- Teks Bacaan -
================
Juara Tiga Stand Up Comedy Indonesia season 1 sekaligus penulis buku ini juga dalam bukunya menyajikan angin segar baru, pemaparan yang mempersembahkan lawakan ala berdiri di atas panggung tapi disajikan dalam bentuk tulisan yang bisa bikin kita HAHAHAHA sendiri. Sumpeh! Ibarat kata sih, kita kayak baca materi kocaknya Ernest sebelum doi manggung.

Ngetawain hidup ala Ernest ini menghadirkan cerita pengalaman peribadi Ernest mulai dari  keresahaannya tentang pandangan khalayak terhadap etnis Tionghoa, Jakarta yang mulai dikepung Mall, Ahok jagoanku dan banyak lagi. Dengan gaya khasnya yang nyablak dan pengaruh illucinati-syndrome, Ernest berhasil membuka pandangan baru terhadap orang cina, dalam buku ini doi menjelaskan alangkah lebih baiknya kita memanggil ‘orang cina’ dengan kata ‘orang Tionghoa’.

Buku cetakan ketiga yang gua beli ini, dari segi teknis sudah cukup menghibur, mulai diselipin artwork-nya yang menarik, hingga adanya footnote dibawah halaman yang menjadi penjelasan tambahan nyeleneh si Akoh bermata lebar ini. Walaupun teradang ada yang nggak penting, sih. Ada satu hal fakta yang baru gua tahu, ternyata Bapak Ibu Ernest, kedua-duanya asli orang Bangka. Gua ulangin sekali lagi, orang Bangka. Hebat kan?
================
- Data yang Diberikan -

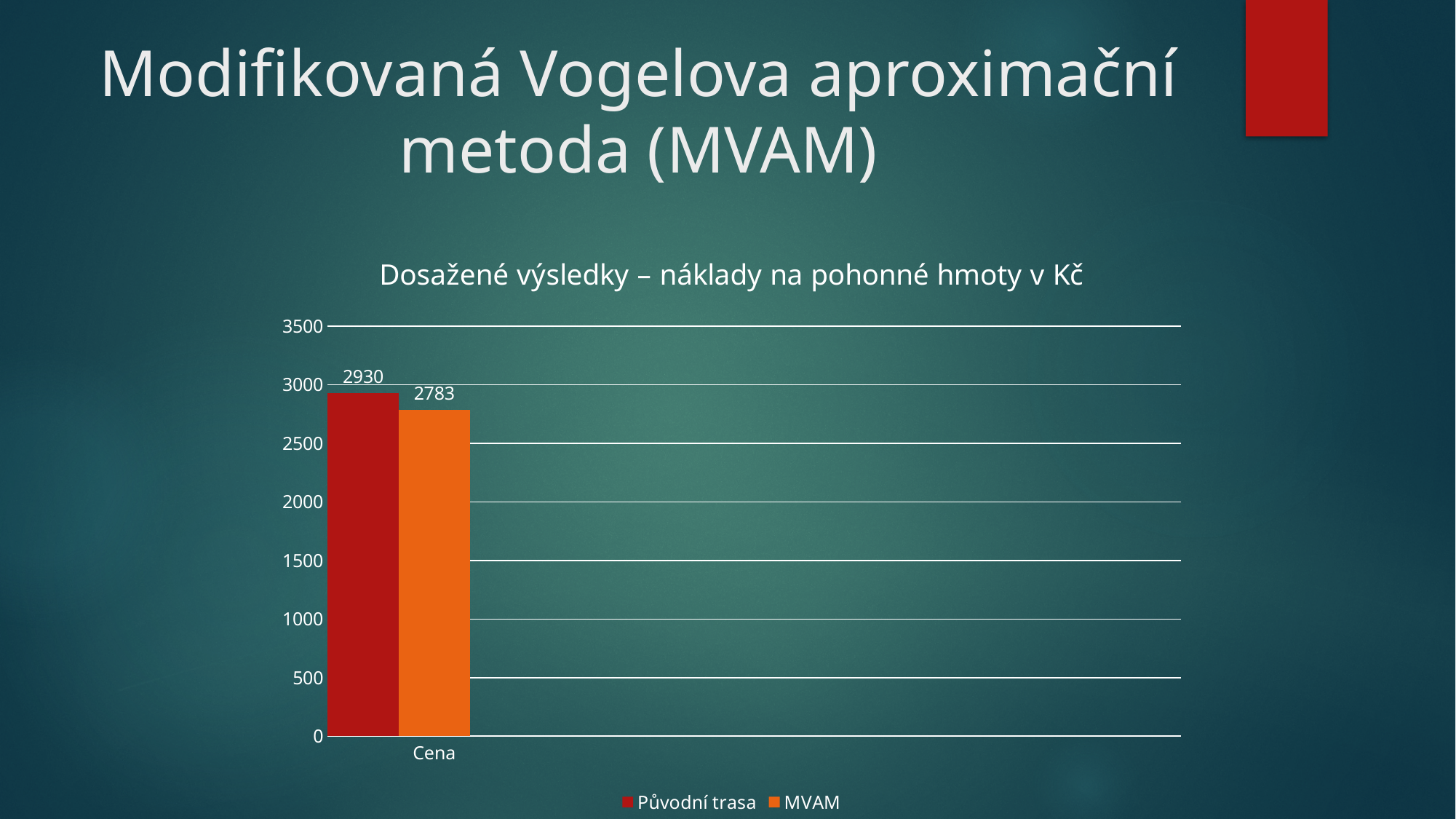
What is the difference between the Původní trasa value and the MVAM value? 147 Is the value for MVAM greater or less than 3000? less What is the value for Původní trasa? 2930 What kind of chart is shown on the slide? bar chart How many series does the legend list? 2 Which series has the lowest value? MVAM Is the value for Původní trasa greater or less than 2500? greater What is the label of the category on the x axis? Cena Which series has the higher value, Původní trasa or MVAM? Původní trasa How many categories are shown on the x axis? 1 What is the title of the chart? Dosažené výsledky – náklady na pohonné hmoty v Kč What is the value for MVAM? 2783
================
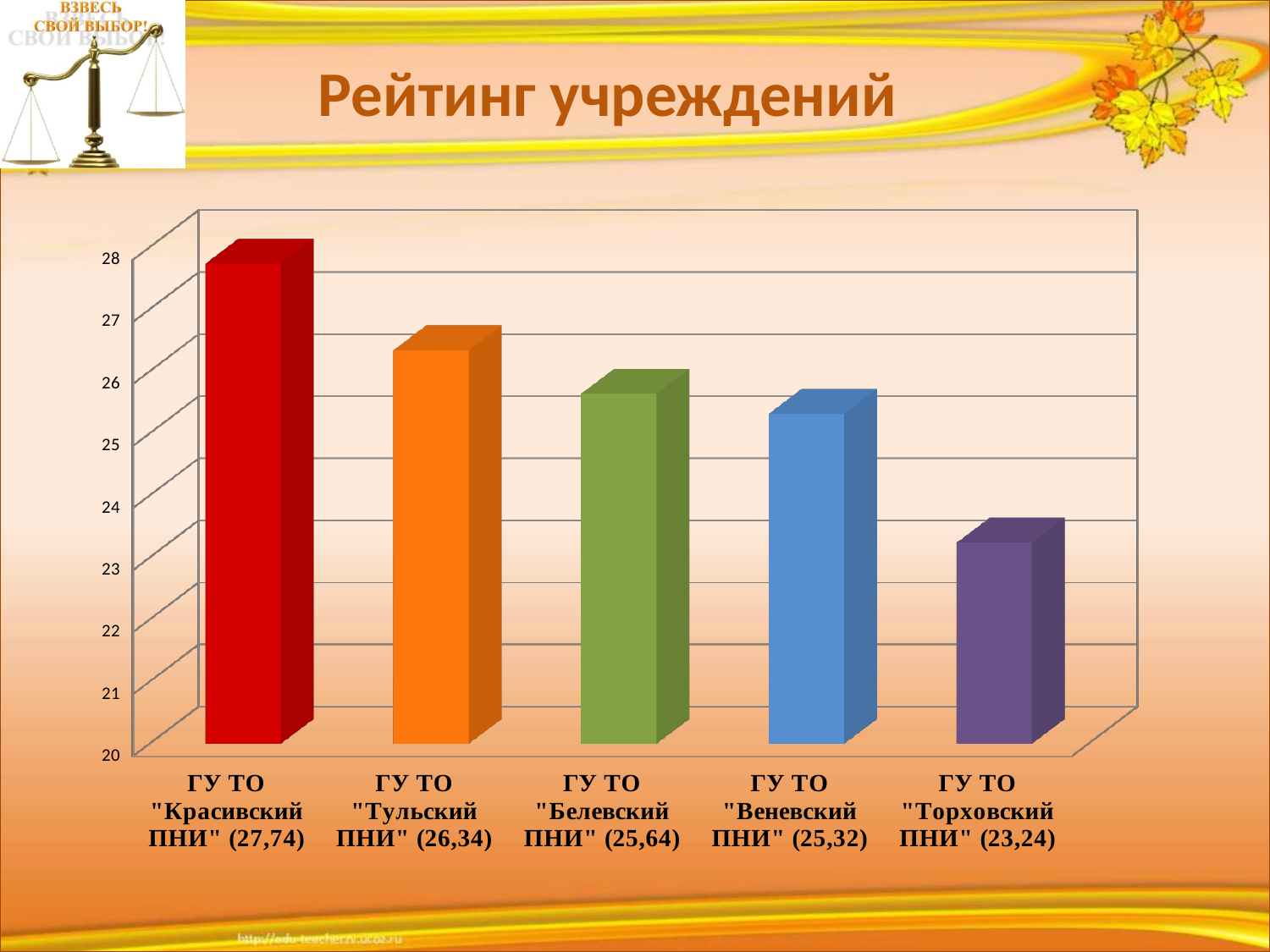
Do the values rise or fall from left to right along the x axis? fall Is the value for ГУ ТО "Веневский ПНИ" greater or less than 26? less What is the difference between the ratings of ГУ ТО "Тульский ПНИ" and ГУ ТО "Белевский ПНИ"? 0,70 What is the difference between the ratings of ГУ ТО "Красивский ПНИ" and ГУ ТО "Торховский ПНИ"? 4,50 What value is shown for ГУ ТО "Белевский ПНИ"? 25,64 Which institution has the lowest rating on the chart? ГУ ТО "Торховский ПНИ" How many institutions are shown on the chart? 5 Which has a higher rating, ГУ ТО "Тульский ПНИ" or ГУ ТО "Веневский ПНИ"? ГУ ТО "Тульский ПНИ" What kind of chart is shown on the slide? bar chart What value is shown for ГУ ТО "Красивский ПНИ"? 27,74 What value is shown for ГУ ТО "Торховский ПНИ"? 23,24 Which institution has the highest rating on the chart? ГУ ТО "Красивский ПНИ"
================
- Soal Latihan -
- A) Sebutkan topik cerita pengalaman pribadi Ernest yang disebut satu per satu dalam ulasan buku.
- B) Menurut ulasan buku, orang tua Ernest berasal dari mana?
- C) Salin bagian ulasan buku dari "Juara Tiga Stand" sampai "sebelum doi manggung." tanpa mengubah apa pun.
Item-item tadi adalah bahan tersendiri yang terpisah dari ulasan buku.

- Kunci Jawaban -
- A)
- Pandangan khalayak terhadap etnis Tionghoa
- Jakarta yang mulai dikepung Mall
- Ahok jagoanku

- B) Kedua orang tua Ernest asli orang Bangka.

- C)
Juara Tiga Stand Up Comedy Indonesia season 1 sekaligus penulis buku ini juga dalam bukunya menyajikan angin segar baru, pemaparan yang mempersembahkan lawakan ala berdiri di atas panggung tapi disajikan dalam bentuk tulisan yang bisa bikin kita HAHAHAHA sendiri. Sumpeh! Ibarat kata sih, kita kayak baca materi kocaknya Ernest sebelum doi manggung.